Now we have all the tools to setup an experiment. The main item to be careful of is ensuring that stochastic gradient descent reaches the same loss as batch gradient descent. Otherwise, we may be training for a shorter time but receiving a poorer model.

def time_gradient_descent(
        sizes: list[int],
        epochs: int=50,
        learning_rate: float=0.05,
        batch_size: int=32,
) -> pd.DataFrame:
    times = {'Size': sizes, 'Batch': [], 'Stochastic': []}
    for size in sizes:
        X, y = prepare_data(df, size)
        
        # Batch Gradient Descent
        t_start = time.perf_counter()
        _, batch_losses = batch_gradient_descent(
            X, y,
            epochs=epochs,
            learning_rate=learning_rate,
        )
        t_end = time.perf_counter()
        times['Batch'].append(t_end - t_start)

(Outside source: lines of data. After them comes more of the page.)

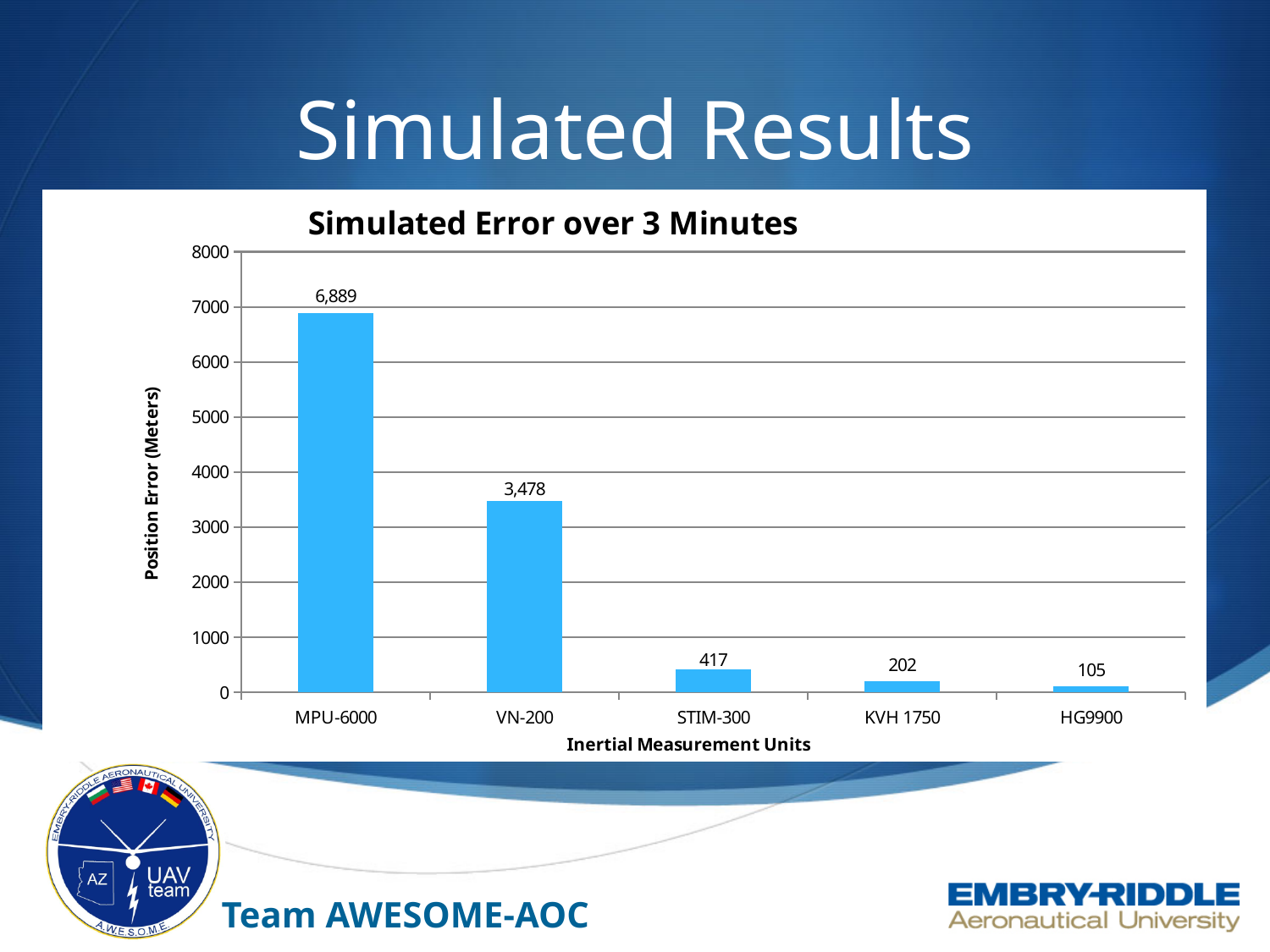
What is the position error for the STIM-300? 417 Which inertial measurement unit has the lowest simulated position error? HG9900 What is the position error for the HG9900? 105 What is the title of the chart? Simulated Error over 3 Minutes How many inertial measurement units are shown on the chart? 5 What is the position error for the VN-200? 3,478 Which has a larger position error, the STIM-300 or the KVH 1750? STIM-300 What is the difference in position error between the MPU-6000 and the VN-200? 3,411 Which inertial measurement unit has the highest simulated position error? MPU-6000 What is the difference in position error between the KVH 1750 and the HG9900? 97 What is the position error for the MPU-6000? 6,889 What kind of chart is shown on the slide? Bar chart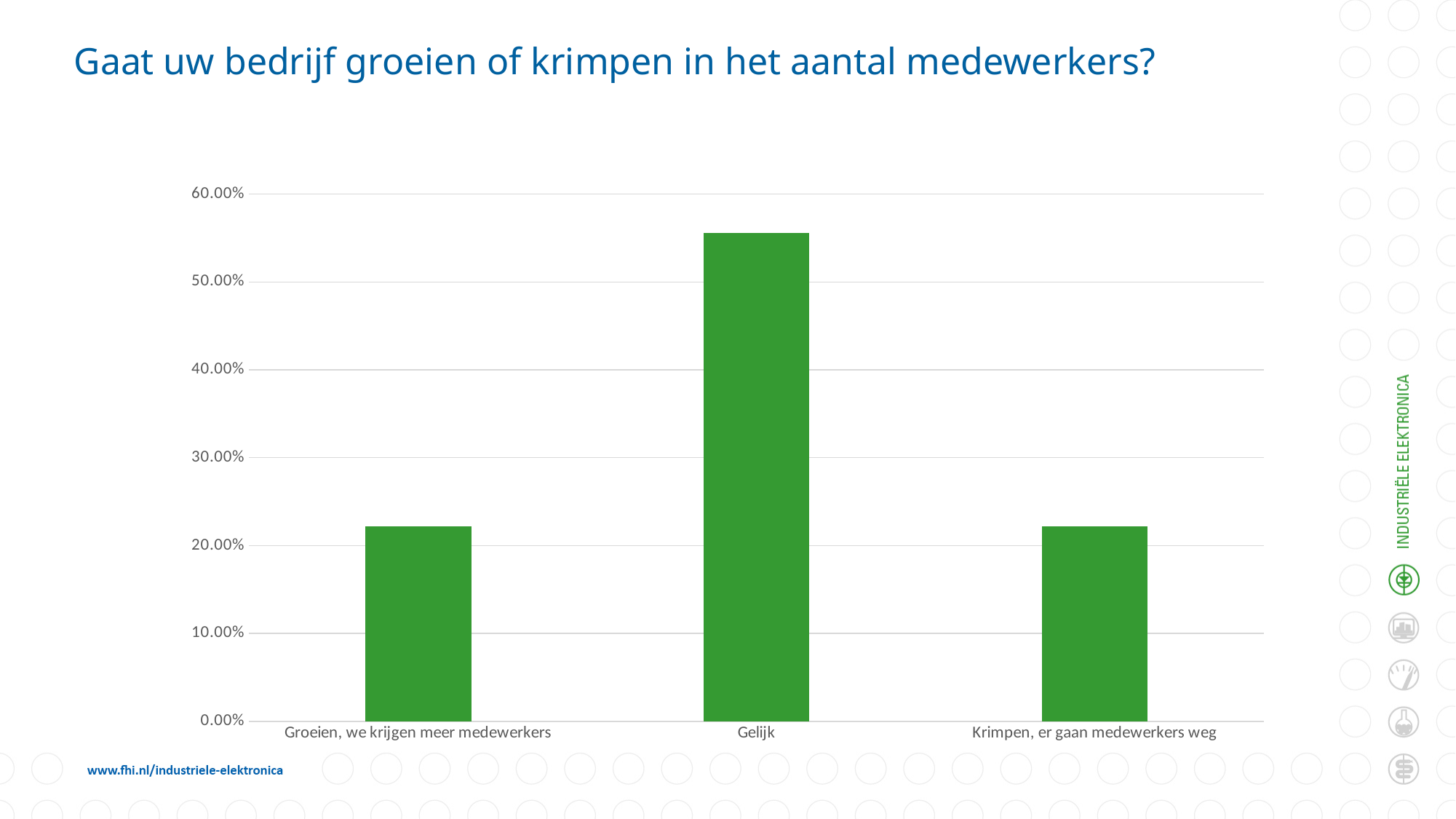
Which is larger: the value for Gelijk or the value for 'Krimpen, er gaan medewerkers weg'? Gelijk Is the value for Gelijk greater or less than 50.00%? greater Is the value for 'Krimpen, er gaan medewerkers weg' greater or less than 20.00%? greater What is the title of the slide containing the chart? Gaat uw bedrijf groeien of krimpen in het aantal medewerkers? Is the value for Gelijk greater or less than 60.00%? less What kind of chart is shown on the slide? bar chart What colour are the bars in the chart? green Which category has the highest value in the chart? Gelijk How many categories are shown on the x axis of the chart? 3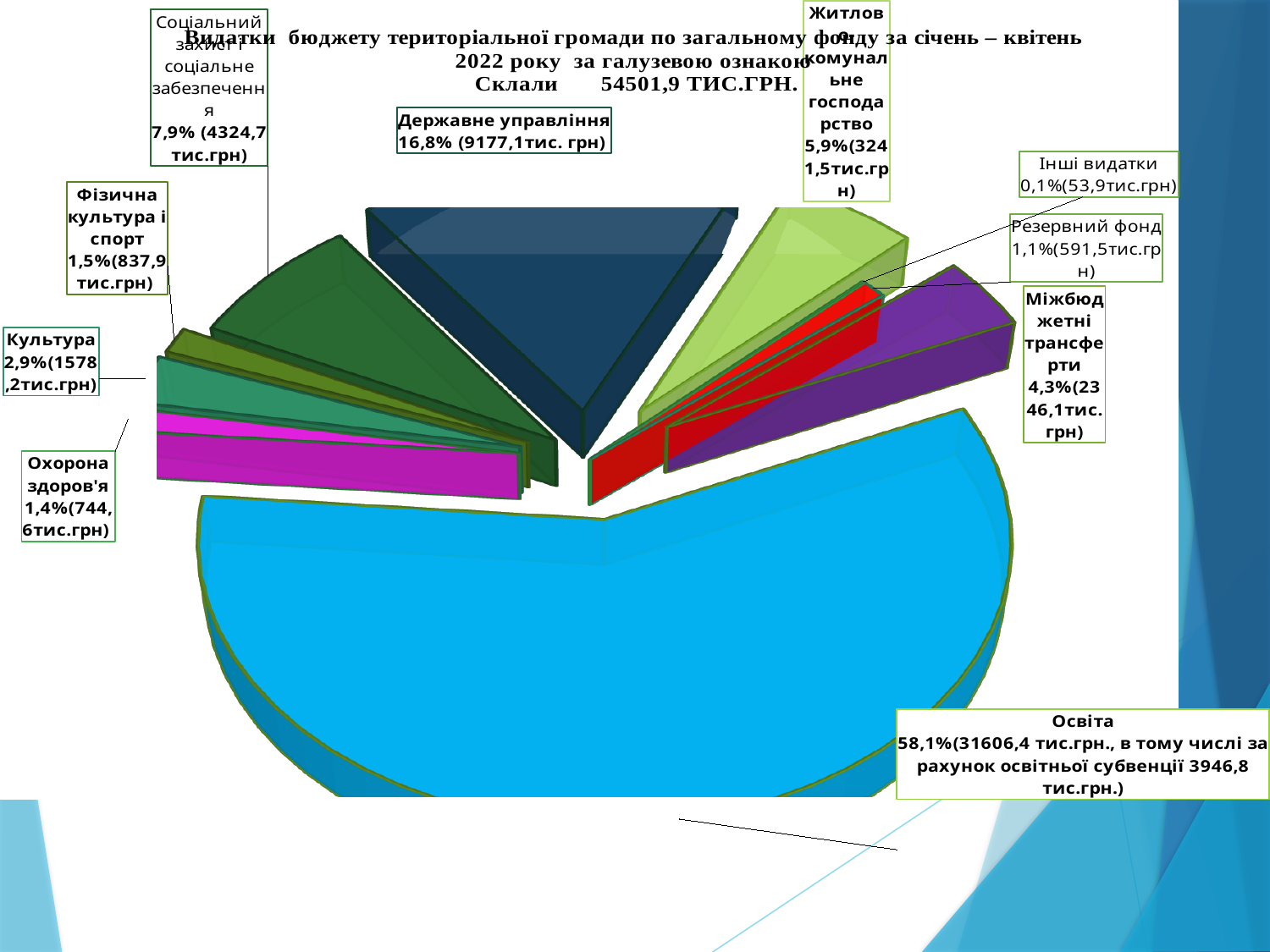
Which category has the largest share of the pie? Освіта What is the difference in percentage points between Державне управління and Соціальний захист і соціальне забезпечення? 8,9 How many categories are shown in the pie chart? 10 Which is larger, the share for Культура or the share for Фізична культура і спорт? Культура What total amount of expenditures is stated in the chart title? 54501,9 тис.грн What is the amount shown for Міжбюджетні трансферти? 2346,1 тис. грн What percentage is shown for Житлово-комунальне господарство? 5,9% What share of the pie does Освіта account for? 58,1% What percentage is shown for Соціальний захист і соціальне забезпечення? 7,9% Which category has the smallest share of the pie? Інші видатки What is the amount shown for Державне управління? 9177,1 тис. грн What kind of chart is shown on the slide? Pie chart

        # Stochastic Gradient Descent
        t_start = time.perf_counter()
        _ = stochastic_gradient_descent(
            X, y,
            epochs=10_000,
            learning_rate=learning_rate,
            batch_size=batch_size,
            early_stopping_loss=np.min(batch_losses)
        )
        t_end = time.perf_counter()
        times['Stochastic'].append(t_end - t_start)
    
    return pd.DataFrame(times)

To add additional stability, we can run our experiment several times and take the mean of the results:

sizes = list(range(1000, 50000 + 1, 1000))
n_simulations = 20
dataframes = []

for _ in range(n_simulations):
    dataframes.append(time_gradient_descent(sizes))

times_data = pd.concat(dataframes).groupby('Size', as_index=False).mean()

Finally, let’s see how the algorithms performed!

fig, ax = plt.subplots(figsize=(12, 8))
times_data.plot(x='Size', y='Batch', ax=ax, logy=True)
times_data.plot(x='Size', y='Stochastic', ax=ax, logy=True)
ax.set_xlabel('Number of Samples')
ax.set_ylabel('Training Time (ms)')
ax.set_xlim(0)
ax.legend()
ax.set_title('Training Time of Batch vs. Stochastic Gradient Descent')
plt.show()

Conclusion

It’s quite incredible that stochastic gradient descent ran this much faster than batch gradient descent. Originally, I had expected to see an optimal point: a crossing of the two curves that indicates the point where batch gradient descent isn’t worth it and stochastic gradient descent becomes a better option. Instead, it looks like nearly always, stochastic gradient descent takes the cake.

The most peculiar finding is the sudden jump in training time for batch gradient descent, at around 26,000 samples. This baffled me for a while, as I expected a smooth transition of training time as a function of sample size. However, after re-running this several times, I kept getting the same result. After a bit of research, I found some enlightening information.

The jump in training time for batch gradient descent can likely be attributed to memory allocation. Up through around 26k rows, the arrays neatly fit into our CPU cache (L2/L3). At around 27k rows, the matrix-vector multiplications no longer fully fit in the cache, forcing far more frequent main memory access. This produced a sudden slowdown, requiring a change in the backend algorithm, ultimately affecting the performance.

While I started this with the intent of understanding batch gradient descent, it also provided an insightful lesson in the backend nuances of Numpy.